**Excerpt:**
_ _ _ _

Step by step to train and evaluate an video autoencoder (AE)

Inspired by SANA, we aim to drastically increase the compression ratio in the AE. We propose a video autoencoder architecture based on DC-AE, the Video DC-AE, which compression the video by 4x in the temporal dimension and 32x32 in the spatial dimension. Compared to HunyuanVideo's VAE of 4x8x8, our proposed AE has a much higher spatial compression ratio. Thus, we can effectively reduce the token length in the diffusion model by a total of 16x (assuming the same patch sizes), drastically increase both training and inference speed.

Data Preparation

Follow this guide to prepare the DATASET for training and inference. You may use our provided dataset or custom ones.

To use custom dataset, pass the argument --dataset.data_path <your_data_path> to the following training or inference command.

Training

We train our Video DC-AE from scratch on 8xGPUs for 3 weeks.

We first train with the following command:

torchrun --nproc_per_node 8 scripts/vae/train.py configs/vae/train/video_dc_ae.py

When the model is almost converged, we add a discriminator and continue to train the model with the checkpoint model_ckpt using the following command:

torchrun --nproc_per_node 8 scripts/vae/train.py configs/vae/train/video_dc_ae_disc.py --model.from_pretrained <model_ckpt>

You may pass the flag --wandb True if you have a wandb account and wish to track the training progress online.

_ _ _ _

Dataset entries
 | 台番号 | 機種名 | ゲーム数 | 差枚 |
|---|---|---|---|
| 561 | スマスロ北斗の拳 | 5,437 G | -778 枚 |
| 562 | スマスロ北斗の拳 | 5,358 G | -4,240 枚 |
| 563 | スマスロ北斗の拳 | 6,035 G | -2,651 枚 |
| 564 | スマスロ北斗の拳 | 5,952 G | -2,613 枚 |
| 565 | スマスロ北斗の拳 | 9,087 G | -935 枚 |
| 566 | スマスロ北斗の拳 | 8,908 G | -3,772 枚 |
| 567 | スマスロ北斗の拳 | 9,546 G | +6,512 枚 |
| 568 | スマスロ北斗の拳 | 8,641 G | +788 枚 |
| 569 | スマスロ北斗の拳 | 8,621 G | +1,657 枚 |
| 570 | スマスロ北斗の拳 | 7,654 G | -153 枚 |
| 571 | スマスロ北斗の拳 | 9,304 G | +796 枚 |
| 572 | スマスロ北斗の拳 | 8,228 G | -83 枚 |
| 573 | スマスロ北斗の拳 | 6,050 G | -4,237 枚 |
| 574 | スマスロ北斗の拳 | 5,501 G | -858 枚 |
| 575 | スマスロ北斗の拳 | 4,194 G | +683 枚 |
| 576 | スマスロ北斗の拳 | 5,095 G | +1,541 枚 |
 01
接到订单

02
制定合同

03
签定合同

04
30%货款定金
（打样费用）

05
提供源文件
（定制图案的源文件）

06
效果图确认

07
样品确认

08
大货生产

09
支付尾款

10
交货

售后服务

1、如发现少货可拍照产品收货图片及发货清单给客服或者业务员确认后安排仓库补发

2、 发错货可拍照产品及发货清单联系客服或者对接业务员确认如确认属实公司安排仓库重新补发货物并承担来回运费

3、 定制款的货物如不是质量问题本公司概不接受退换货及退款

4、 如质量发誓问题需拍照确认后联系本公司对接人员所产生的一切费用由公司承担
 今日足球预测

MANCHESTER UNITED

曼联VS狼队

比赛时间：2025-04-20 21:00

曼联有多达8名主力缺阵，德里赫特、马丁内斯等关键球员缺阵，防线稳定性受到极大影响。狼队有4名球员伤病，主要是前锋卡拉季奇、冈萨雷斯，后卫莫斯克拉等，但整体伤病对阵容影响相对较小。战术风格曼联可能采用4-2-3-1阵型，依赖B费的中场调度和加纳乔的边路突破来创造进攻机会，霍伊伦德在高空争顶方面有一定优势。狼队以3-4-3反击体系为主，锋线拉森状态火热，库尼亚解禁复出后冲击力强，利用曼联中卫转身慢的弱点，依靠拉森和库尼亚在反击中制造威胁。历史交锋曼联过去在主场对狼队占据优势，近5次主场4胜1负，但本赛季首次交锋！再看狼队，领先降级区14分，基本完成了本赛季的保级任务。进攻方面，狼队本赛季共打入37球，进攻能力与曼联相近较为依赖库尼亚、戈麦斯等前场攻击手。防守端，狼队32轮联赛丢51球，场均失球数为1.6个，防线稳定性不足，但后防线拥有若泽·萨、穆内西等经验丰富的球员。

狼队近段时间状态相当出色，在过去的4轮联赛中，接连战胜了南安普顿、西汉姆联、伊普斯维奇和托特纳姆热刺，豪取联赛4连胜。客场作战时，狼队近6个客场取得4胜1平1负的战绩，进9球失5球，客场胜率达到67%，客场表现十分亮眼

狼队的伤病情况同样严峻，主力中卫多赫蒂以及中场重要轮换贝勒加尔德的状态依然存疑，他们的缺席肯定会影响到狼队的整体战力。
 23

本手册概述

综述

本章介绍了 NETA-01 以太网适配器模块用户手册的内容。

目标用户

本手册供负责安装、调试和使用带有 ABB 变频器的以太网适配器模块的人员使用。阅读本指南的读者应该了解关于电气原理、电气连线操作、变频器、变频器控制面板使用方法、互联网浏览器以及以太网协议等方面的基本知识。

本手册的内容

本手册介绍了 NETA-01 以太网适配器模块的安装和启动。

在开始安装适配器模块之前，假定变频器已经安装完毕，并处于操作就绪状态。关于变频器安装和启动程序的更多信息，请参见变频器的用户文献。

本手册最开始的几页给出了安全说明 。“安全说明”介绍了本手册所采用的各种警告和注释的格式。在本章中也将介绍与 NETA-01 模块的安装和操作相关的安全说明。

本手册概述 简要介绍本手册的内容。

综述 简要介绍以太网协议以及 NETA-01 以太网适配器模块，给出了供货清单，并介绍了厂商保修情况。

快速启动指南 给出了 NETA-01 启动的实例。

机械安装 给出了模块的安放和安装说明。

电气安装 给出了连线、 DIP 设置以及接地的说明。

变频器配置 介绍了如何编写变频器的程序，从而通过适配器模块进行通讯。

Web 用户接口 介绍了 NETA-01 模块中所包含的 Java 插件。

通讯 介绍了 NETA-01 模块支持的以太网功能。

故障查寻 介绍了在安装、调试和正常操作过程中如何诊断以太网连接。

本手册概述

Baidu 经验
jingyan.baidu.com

_ _ _ _

**Task item:**
Answer these questions from the video autoencoder guide:
(a) By how much does the Video DC-AE compress video in the temporal dimension and in the spatial dimension?
(b) On how many GPUs, and for how long, is the Video DC-AE trained from scratch?
(c) At what point in training is a discriminator added?

**The answer:**
(a) It compresses video by 4x in the temporal dimension and by 32x32 in the spatial dimension.
(b) It is trained on 8 GPUs for 3 weeks.
(c) A discriminator is added when the model is almost converged.